▸ **EXERCISE AIM**:
Every record that follows must be duplicated exactly, with images left out.

## BEGIN STORED DATA

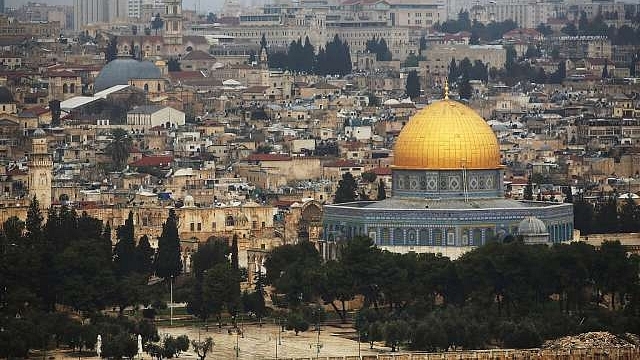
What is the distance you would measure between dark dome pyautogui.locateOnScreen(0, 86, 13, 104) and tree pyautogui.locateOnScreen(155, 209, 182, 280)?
45.0m

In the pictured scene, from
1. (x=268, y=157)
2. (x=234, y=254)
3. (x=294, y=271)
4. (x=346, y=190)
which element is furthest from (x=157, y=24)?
(x=294, y=271)

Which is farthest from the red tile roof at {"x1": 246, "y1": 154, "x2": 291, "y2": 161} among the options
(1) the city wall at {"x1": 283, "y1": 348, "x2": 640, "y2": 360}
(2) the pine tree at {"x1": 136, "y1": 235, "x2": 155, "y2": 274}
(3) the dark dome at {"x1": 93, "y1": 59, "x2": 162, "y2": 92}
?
(1) the city wall at {"x1": 283, "y1": 348, "x2": 640, "y2": 360}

## END STORED DATA

▸ **OUTPUT**:
What is the distance you would measure between dark dome pyautogui.locateOnScreen(0, 86, 13, 104) and tree pyautogui.locateOnScreen(155, 209, 182, 280)?
45.0m

In the pictured scene, from
1. (x=268, y=157)
2. (x=234, y=254)
3. (x=294, y=271)
4. (x=346, y=190)
which element is furthest from (x=157, y=24)?
(x=294, y=271)

Which is farthest from the red tile roof at {"x1": 246, "y1": 154, "x2": 291, "y2": 161} among the options
(1) the city wall at {"x1": 283, "y1": 348, "x2": 640, "y2": 360}
(2) the pine tree at {"x1": 136, "y1": 235, "x2": 155, "y2": 274}
(3) the dark dome at {"x1": 93, "y1": 59, "x2": 162, "y2": 92}
?
(1) the city wall at {"x1": 283, "y1": 348, "x2": 640, "y2": 360}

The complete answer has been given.